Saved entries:
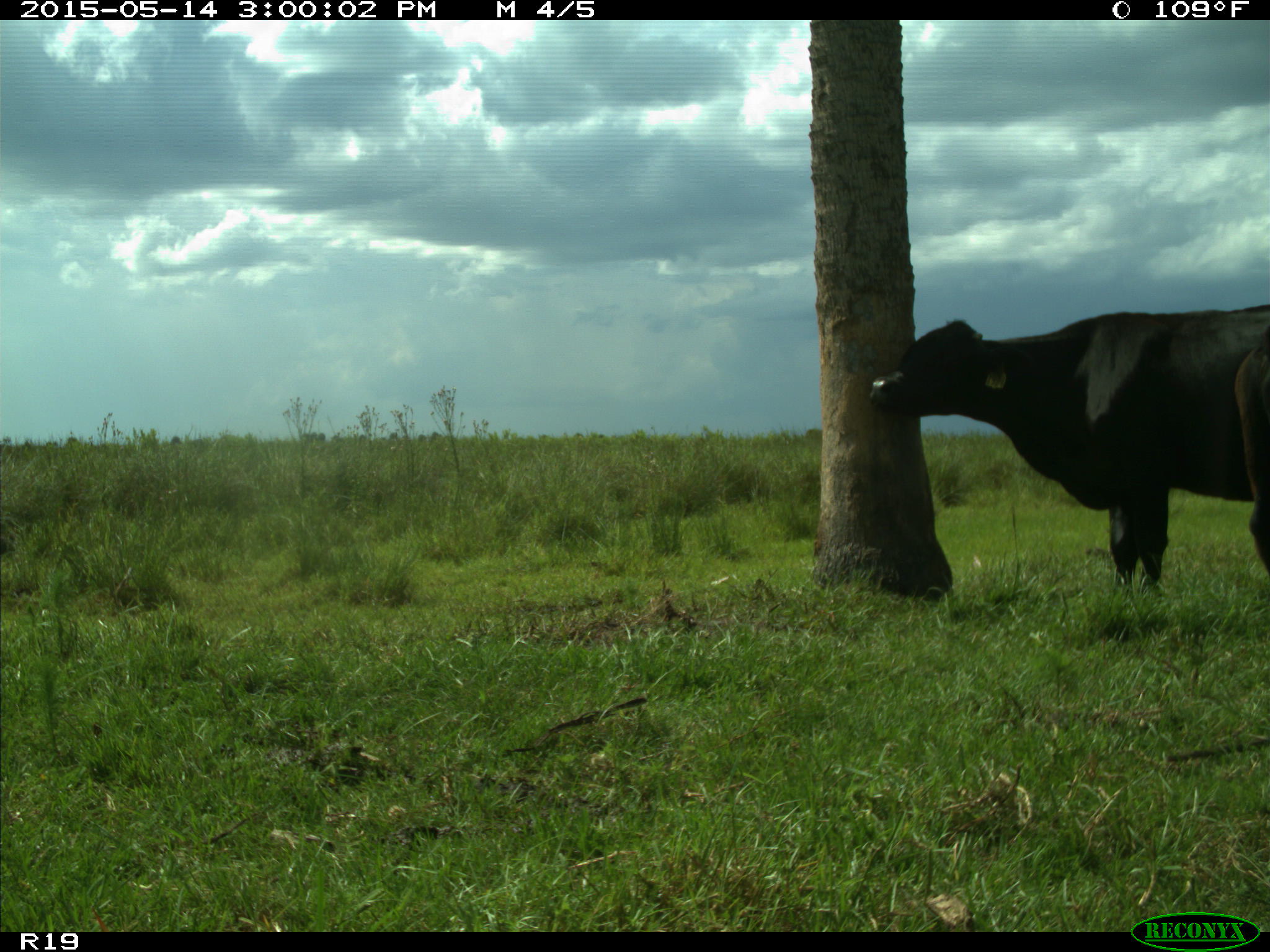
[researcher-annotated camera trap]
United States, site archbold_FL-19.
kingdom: Animalia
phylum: Chordata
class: Mammalia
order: Artiodactyla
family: Bovidae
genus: Bos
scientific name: Bos taurus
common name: domestic cow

◆ Problem description
With both ends included, please retype exactly the lines from the line containing "kingdom: Animalia" to the final line of the data.

◆ Your solution
kingdom: Animalia
phylum: Chordata
class: Mammalia
order: Artiodactyla
family: Bovidae
genus: Bos
scientific name: Bos taurus
common name: domestic cow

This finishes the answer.